## Work order
Set every entry down again exactly, excluding any pictures.

## Supplied data
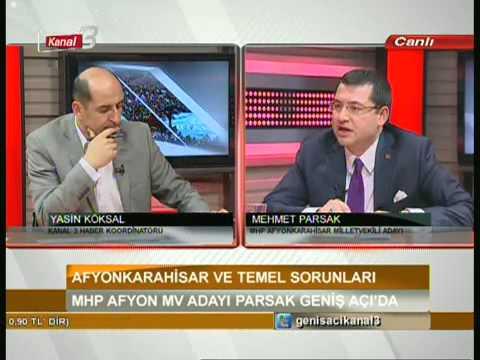 MHP Afyonkarahisar Milletvekili Adayı Mehmet PARSAK 3. Bölüm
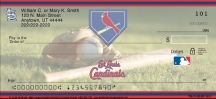 Click on St. Louis Cardinals  Personal Checks For More Details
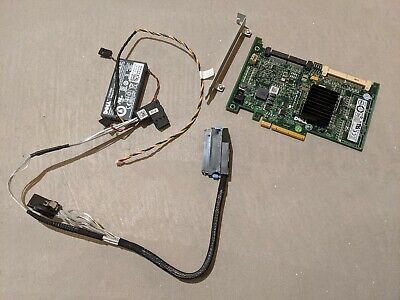 DELL POWEREDGE R410 SERVER PERC 6I PCI SAS SATA RAID KIT BATTERY CABLE Y180K QTY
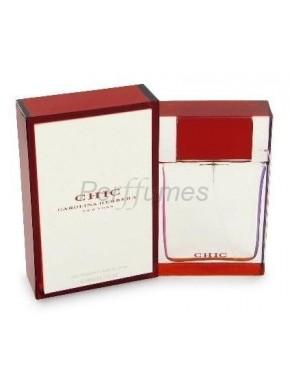 perfume Carolina Herrera Chic edp 80ml - colonia de mujer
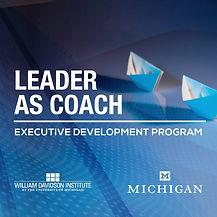 Leader_as_Coach.jpg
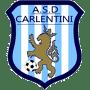 Logo Carlentini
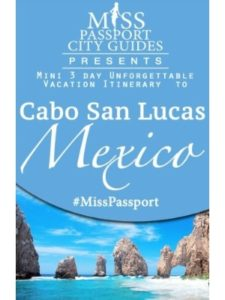 CreateSpace Independent Publishing Platform itinerary  mexico cities
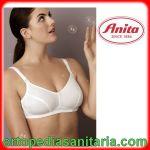 Reggiseno da allattamento 100% Cotone Coppa C 5014 Anita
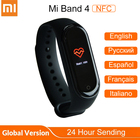 ①  Оригинал Xiaomi Mi Band 4 NFC Версия Фитнес-Трекер Mi Band 4 Глобальный Умный Браслет 5ATM Водонепро ✔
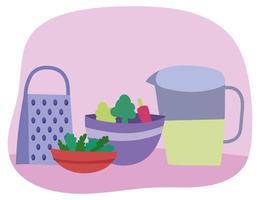 Kitchen utensils and veggies in bowls vector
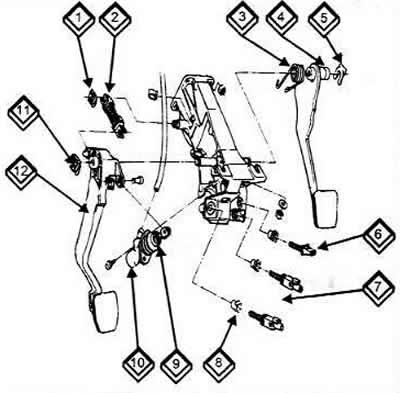 Система гидропривода (Ауди 100 С4, 1990-1994, Сцепление)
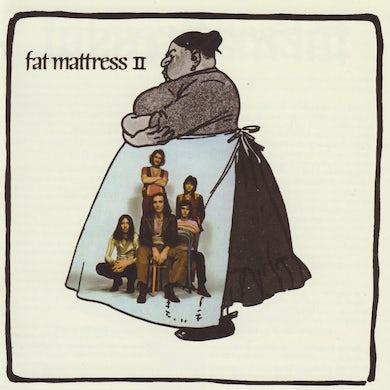 FAT MATTRESS II Vinyl Record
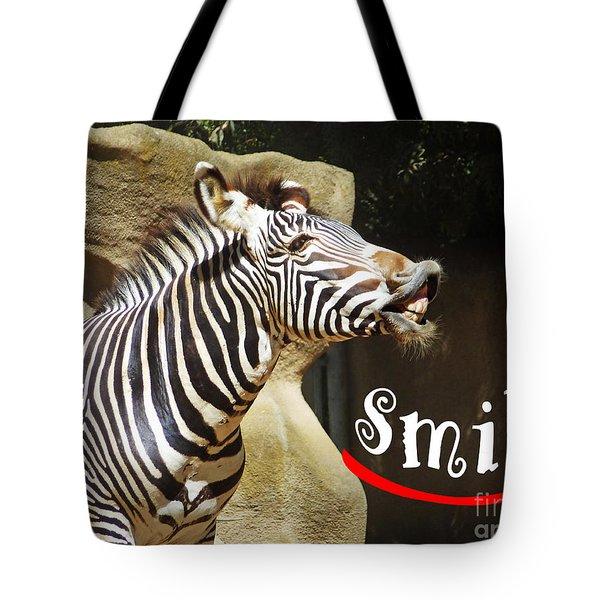 Zebra Smile Tote Bag by Methune Hively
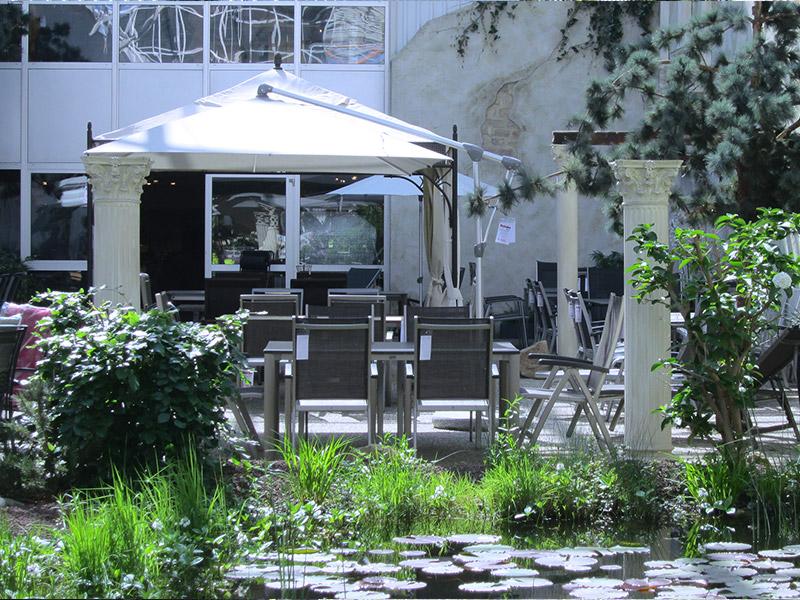 Einrichtungshaus Schulze Rödental - Gartenmöbel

## Exercise solution
 MHP Afyonkarahisar Milletvekili Adayı Mehmet PARSAK 3. Bölüm
 Click on St. Louis Cardinals  Personal Checks For More Details
 DELL POWEREDGE R410 SERVER PERC 6I PCI SAS SATA RAID KIT BATTERY CABLE Y180K QTY
 perfume Carolina Herrera Chic edp 80ml - colonia de mujer
 Leader_as_Coach.jpg
 Logo Carlentini
 CreateSpace Independent Publishing Platform itinerary  mexico cities
 Reggiseno da allattamento 100% Cotone Coppa C 5014 Anita
 ①  Оригинал Xiaomi Mi Band 4 NFC Версия Фитнес-Трекер Mi Band 4 Глобальный Умный Браслет 5ATM Водонепро ✔
 Kitchen utensils and veggies in bowls vector
 Система гидропривода (Ауди 100 С4, 1990-1994, Сцепление)
 FAT MATTRESS II Vinyl Record
 Zebra Smile Tote Bag by Methune Hively
 Einrichtungshaus Schulze Rödental - Gartenmöbel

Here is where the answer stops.